The expense ratio should be less than 1%, preferably less than 0.5%, and optimally less than 0.25%.  If you want to keep this really easy, just invest in the index funds offered by the Thrift Savings Plan (TSP) or Vanguard as they all meet these criteria.

3. As previously discussed, in order to beat inflation over the long haul, you’ll need to invest some of your portfolio in stock index funds. Investing in stock and bond funds is not for the weak hearted because you can lose money. Over the long term, though, assuming higher risk leads to a higher return.  As you progress toward retirement, you will decrease your investment risk by decreasing the amount you invest in stocks and increasing the amount you invest in bonds.

The optimal asset allocation of investments depends on your age, financial situation, risk tolerance, and how soon you will need to utilize the investment.  If you are young, you have longer to ride out the inevitable market swings.  The more financially secure you are, the better you can deal with the swings as well.  Your asset allocation should also reflect the amount of risk tolerance you have.  My opinion is that you should take as much risk as you can tolerate.  If you can’t sleep at night because you are worried about your investments, it is time to dial down the risk, but you should take as much risk as you can up to that point.  More risk yields a higher return over the long-term.

A number of guidelines for asset allocation from trusted references are discussed below:

Malkiel & Ellis suggest this as a conservative asset allocation:

AGE GROUP PERCENT IN STOCKS PERCENT IN BONDS
20-30s 75-90 25-10
40-50s 65-75 35-25
60s 45-65 55-35
70s 35-50 65-50
80s+ 20-40 80-60

They also suggest a more aggressive asset allocation, which is my personal favorite due to the protection offered by our inflation adjusted military pension (assuming you stay in for 20 years):

AGE GROUP PERCENT IN STOCKS PERCENT IN BONDS
20-30s 100 0
40s 90-100 10-0
50s 75-85 25-15
60s 70-80 30-20
70s 40-60 60-40
80s+ 30-50 70-50

John Bogle, the founder of Vanguard, suggests as a conservative asset allocation rule that your percentage of assets in bonds should equal your age. In other words, at age 30 you should have 70% in stocks and 30% in bonds.  A more aggressive version is to subtract 10 from your age, so at age 30 you’d have 80% in stocks and 20% in bonds.

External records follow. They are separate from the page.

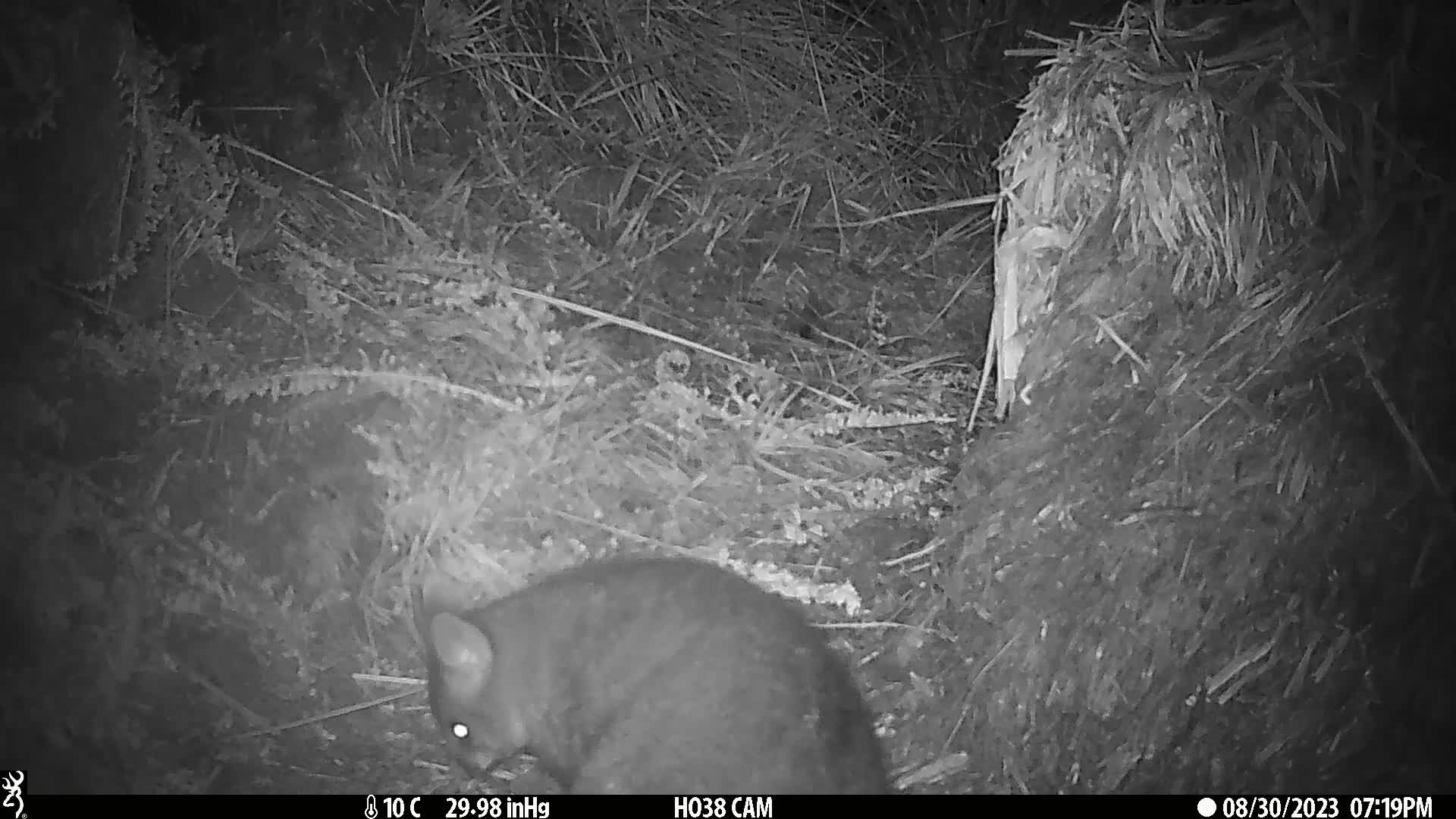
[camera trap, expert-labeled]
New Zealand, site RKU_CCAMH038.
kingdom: Animalia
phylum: Chordata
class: Mammalia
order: Diprotodontia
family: Phalangeridae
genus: Trichosurus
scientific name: Trichosurus vulpecula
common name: common brushtail possum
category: possum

One very easy way to let someone else make this decision for you is to pick target retirement funds as your investments.  Many investment companies offer these, including the TSP and Vanguard.  You just pick the approximate year you plan to retire or start using the money, that year will likely be in the name of the fund (Target Retirement 2035, for example), and invest in that fund.  Your investments will gradually get more conservative as you age without any action on your part.  Just make sure that the target date funds you use are composed of index funds with low expense ratios (again, using the TSP or Vanguard funds makes this a no-brainer).  A target retirement fund composed of actively managed funds with expense ratios greater than 1% is a target retirement fund to avoid.

When investing you need to keep this truth in mind…the market will go down, and when it does you need to resist the temptation to sell investments or stop investing.  The best time to buy an investment is when it is cheap and you can get the best deal.  When the market recovers, which it will, you will reap the rewards.  Focus on the long-term and just keep investing.

Every time you get a raise, bonus, or income tax refund, use it to increase the amount you invest for retirement.  You should save at least 15% of your gross or pre-tax income for retirement, but if you want to be rich or retire early you’ll need to save 20-30%.  If you find it difficult to save, set up an automatic investment plan so that the money is automatically removed from your pay and you never get a chance to spend it.  The TSP makes an automatic investment plan easy to implement.

REFERENCES

Bogle, J. C. (2007). The Little Book of Common Sense Investing: The Only Way to Guarantee Your Fair Share of Stock Market Returns. Hoboken, NJ: John Wiley & Sons, Inc.

Malkiel, B., & Ellis, C. (2013). The Elements of Investing: Easy Lessons for Every Investor. Hoboken, New Jersy: John Wiley & Sons, Inc.